ARDMORE, Pennsylvania (Reuters) - After the touching salute to his father, the teary victory call to his mother back in England and the kiss of the silver trophy, Justin Rose treasured the validation of winning the U.S. Open for his first major championship.
“The silverware and the history books are phenomenal, but it’s about learning about yourself and how you can handle it,” Rose said after his steely cool finish to claim a two-shot victory over Phil Mickelson and Australian Jason Day at Merion.
“That feeling of testing yourself and coming out on top is incredible.”
Rose burst onto the international scene when he finished tied for fourth at the 1998 British Open at Birkdale as a 17-year-old amateur.
The Englishman, who learned the game from his father, Ken, who died in 2002 from leukemia at age 57, turned professional the next day.
He suffered his growing pains in full view, missing 21 cuts in a row.
“I sort of announced myself on the golfing scene probably before I was ready to handle it,” said Rose. “And golf can be a cruel game.
“Definitely I have had the ups and downs, but I think that ultimately it’s made me stronger and able to handle the situations like today.”
Rose began to deliver on his massive potential by winning four times internationally in 2002.
He added two more European PGA titles in the 2007 season before further embellishing his resume with a pair of U.S. tour wins in 2010. Rose won the FedExCup BMW Championship the next year and followed with the WGC-Cadillac Championship in 2012.
He also played a key role in Europe’s come-from-behind Ryder Cup victory over the United States last year at Medinah.
Inspired by his good friend Adam Scott, who in April became the first Australian to win the Masters, Rose believed he was ready to take the next big step on Father’s Day at Merion.
“I texted my mum late last night and I said, ‘let’s do it for dad tomorrow.’ And she just simply texted me back that would be fantastic.”
Rose finished his triumphant final round in style with a supremely confident par at the daunting 18th, where he struck a brilliant four-iron following a picture-perfect drive right near the plaque commemorating Ben Hogan’s fabled one-iron shot to the green on the way to the 1950 Open title at Merion.

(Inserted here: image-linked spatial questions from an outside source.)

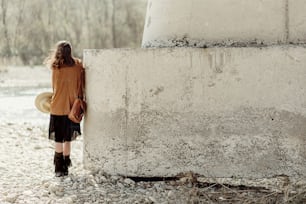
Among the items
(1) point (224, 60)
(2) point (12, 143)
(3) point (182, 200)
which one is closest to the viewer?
(3) point (182, 200)

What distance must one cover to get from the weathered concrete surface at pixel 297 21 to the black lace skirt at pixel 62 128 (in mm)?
2129

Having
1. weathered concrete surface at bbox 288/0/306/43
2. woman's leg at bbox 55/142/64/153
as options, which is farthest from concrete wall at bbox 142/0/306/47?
woman's leg at bbox 55/142/64/153

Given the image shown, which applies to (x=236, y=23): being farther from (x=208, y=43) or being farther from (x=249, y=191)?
(x=249, y=191)

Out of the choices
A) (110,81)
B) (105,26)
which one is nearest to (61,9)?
(105,26)

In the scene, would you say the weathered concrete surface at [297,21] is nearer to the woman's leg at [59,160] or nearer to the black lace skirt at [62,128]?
the black lace skirt at [62,128]

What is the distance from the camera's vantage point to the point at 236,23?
4578mm

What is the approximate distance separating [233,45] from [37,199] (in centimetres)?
212

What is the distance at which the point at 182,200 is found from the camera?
407 centimetres

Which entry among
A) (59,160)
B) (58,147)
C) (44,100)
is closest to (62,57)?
(44,100)

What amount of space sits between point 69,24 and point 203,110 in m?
32.5

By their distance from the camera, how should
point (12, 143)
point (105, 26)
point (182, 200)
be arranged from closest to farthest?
1. point (182, 200)
2. point (12, 143)
3. point (105, 26)

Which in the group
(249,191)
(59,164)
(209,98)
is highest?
(209,98)

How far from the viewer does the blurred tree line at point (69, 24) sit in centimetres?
3409

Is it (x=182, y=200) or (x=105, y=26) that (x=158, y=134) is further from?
(x=105, y=26)
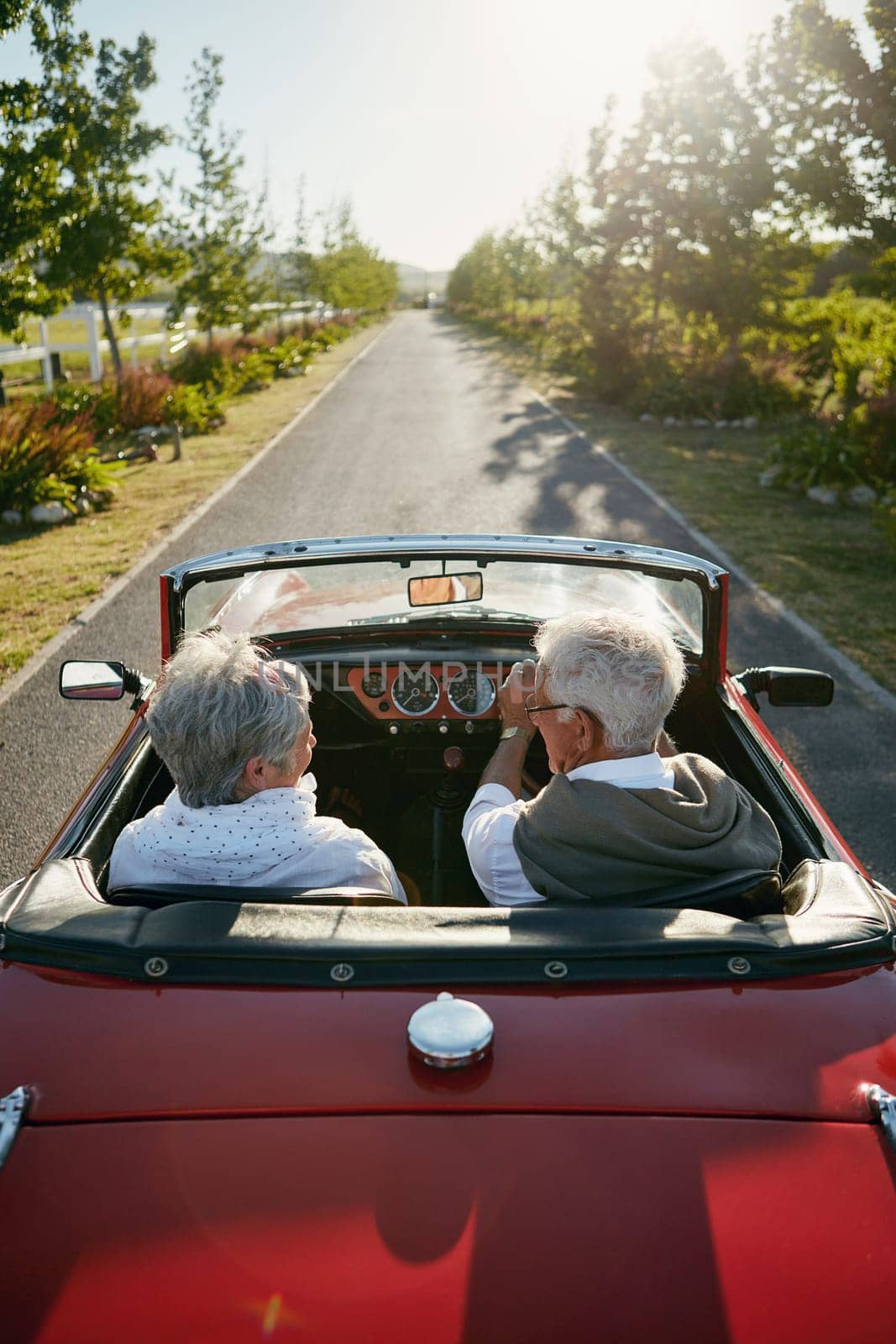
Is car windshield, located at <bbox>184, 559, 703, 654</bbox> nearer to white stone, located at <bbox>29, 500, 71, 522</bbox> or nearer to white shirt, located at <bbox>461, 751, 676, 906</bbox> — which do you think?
white shirt, located at <bbox>461, 751, 676, 906</bbox>

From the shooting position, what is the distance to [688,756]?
2344 mm

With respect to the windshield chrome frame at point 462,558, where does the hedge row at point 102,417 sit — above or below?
below

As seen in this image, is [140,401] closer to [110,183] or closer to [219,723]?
[110,183]

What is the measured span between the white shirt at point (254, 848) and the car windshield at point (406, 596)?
128cm

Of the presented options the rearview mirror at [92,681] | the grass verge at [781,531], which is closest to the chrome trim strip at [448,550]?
the rearview mirror at [92,681]

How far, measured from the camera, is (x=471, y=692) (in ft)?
11.7

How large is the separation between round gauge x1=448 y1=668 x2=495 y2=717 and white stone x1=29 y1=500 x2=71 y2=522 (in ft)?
28.7

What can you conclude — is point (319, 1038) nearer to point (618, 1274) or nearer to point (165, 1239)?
point (165, 1239)

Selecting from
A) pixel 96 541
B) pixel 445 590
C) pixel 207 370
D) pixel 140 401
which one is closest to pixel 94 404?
pixel 140 401

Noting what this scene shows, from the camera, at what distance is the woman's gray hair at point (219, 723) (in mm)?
2127

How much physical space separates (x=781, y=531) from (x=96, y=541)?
7.34 metres

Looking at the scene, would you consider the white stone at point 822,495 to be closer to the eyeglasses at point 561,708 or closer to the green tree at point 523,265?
the eyeglasses at point 561,708

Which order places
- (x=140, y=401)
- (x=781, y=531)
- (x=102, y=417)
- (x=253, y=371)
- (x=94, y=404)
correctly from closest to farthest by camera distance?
(x=781, y=531) → (x=94, y=404) → (x=102, y=417) → (x=140, y=401) → (x=253, y=371)

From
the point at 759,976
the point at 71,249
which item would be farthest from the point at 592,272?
the point at 759,976
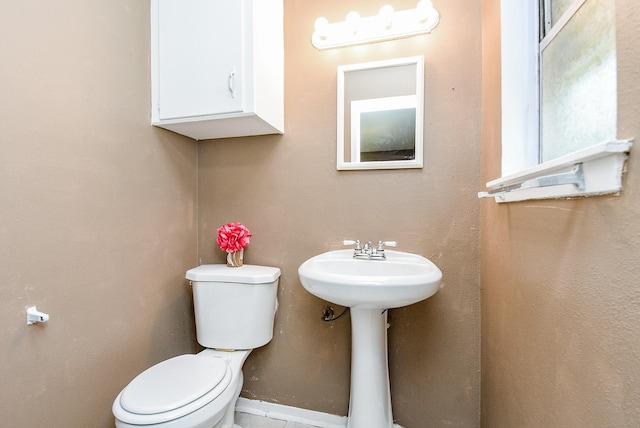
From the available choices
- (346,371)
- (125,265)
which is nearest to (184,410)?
(125,265)

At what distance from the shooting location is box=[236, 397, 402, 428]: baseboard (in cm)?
136

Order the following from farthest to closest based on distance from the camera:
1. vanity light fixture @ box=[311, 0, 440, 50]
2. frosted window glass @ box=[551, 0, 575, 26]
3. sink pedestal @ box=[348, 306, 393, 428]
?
vanity light fixture @ box=[311, 0, 440, 50], sink pedestal @ box=[348, 306, 393, 428], frosted window glass @ box=[551, 0, 575, 26]

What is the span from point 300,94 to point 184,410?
52.9 inches

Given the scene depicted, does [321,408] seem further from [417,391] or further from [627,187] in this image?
[627,187]

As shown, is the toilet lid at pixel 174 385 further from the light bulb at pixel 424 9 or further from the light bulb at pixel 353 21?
the light bulb at pixel 424 9

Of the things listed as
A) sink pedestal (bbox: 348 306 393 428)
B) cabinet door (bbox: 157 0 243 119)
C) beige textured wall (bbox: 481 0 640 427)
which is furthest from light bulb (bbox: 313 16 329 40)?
sink pedestal (bbox: 348 306 393 428)

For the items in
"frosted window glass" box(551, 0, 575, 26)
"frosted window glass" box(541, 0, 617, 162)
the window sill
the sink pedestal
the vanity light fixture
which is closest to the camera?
the window sill

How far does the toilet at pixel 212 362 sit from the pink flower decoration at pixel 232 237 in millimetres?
106

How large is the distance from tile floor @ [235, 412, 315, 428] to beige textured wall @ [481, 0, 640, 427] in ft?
2.98

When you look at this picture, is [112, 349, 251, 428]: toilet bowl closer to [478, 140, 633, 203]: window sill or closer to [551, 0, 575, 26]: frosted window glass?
[478, 140, 633, 203]: window sill

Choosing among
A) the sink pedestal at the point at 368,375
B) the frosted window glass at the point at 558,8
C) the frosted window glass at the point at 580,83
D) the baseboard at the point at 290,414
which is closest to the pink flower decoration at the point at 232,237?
the sink pedestal at the point at 368,375

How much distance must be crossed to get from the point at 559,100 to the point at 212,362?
1.48 meters

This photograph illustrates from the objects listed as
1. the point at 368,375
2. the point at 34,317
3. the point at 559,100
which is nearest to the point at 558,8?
the point at 559,100

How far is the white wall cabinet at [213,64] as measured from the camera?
114cm
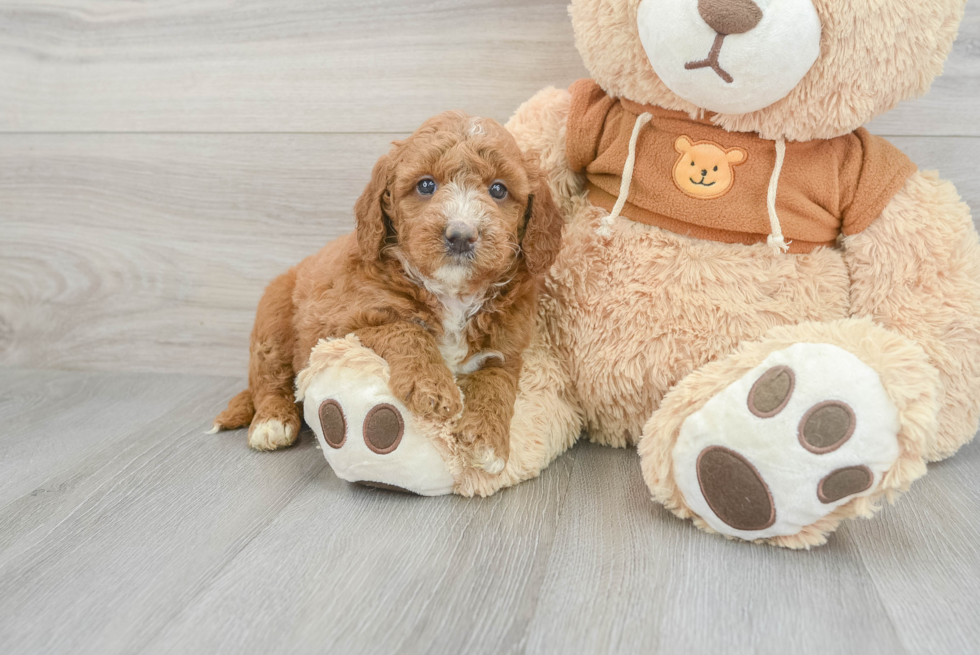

After putting out Rose pointed skyward, touched his lips and pointed upward again before wiping a tear from his eye.
Victory was not yet assured, as Mickelson was still on the course. But Rose knew he had done all he could and later phoned his mother.
“We both were in floods of tears speaking to each other. She misses him immensely. I miss him immensely,” he said of his father.
“I felt like I sort of put into practice a lot of the lessons that he’s taught me, and I felt like I conducted myself in a way that he would be proud of, win or lose. And that’s what today was about for me in a lot of ways.”
Rose became the first Englishman to win the U.S. Open since Tony Jacklin’s triumph at Hazeltine in 1970 and said he hoped his victory would be a springboard for talented compatriots including Luke Donald and Lee Westwood to join the major winners’ club.
The new U.S. Open champion said another text message, this one from Masters champion Scott, helped fuel his confidence.
“He sent me a text message after I congratulated him. He said to me, ‘this is your time, this is our time to win these tournaments. We’re 32, we have been around quite awhile. We paid our dues in some senses.”
Rose said disappointments were part of the process.
“This is a journey,” he said. “And it goes back 20, 30 years for me of dreaming, of hoping, of practicing, of calloused hands.
“You’ve had to do it the hard way, you’ve had to do it yourself.”
Well, perhaps not all by yourself.
“I think my dad always believed that I was capable of this,” Rose said. “When he was close to passing away, he kind of told my mom, ‘don’t worry, Justin will be okay. He’ll know what to do.’
“He kind of believed in me to be my own man.”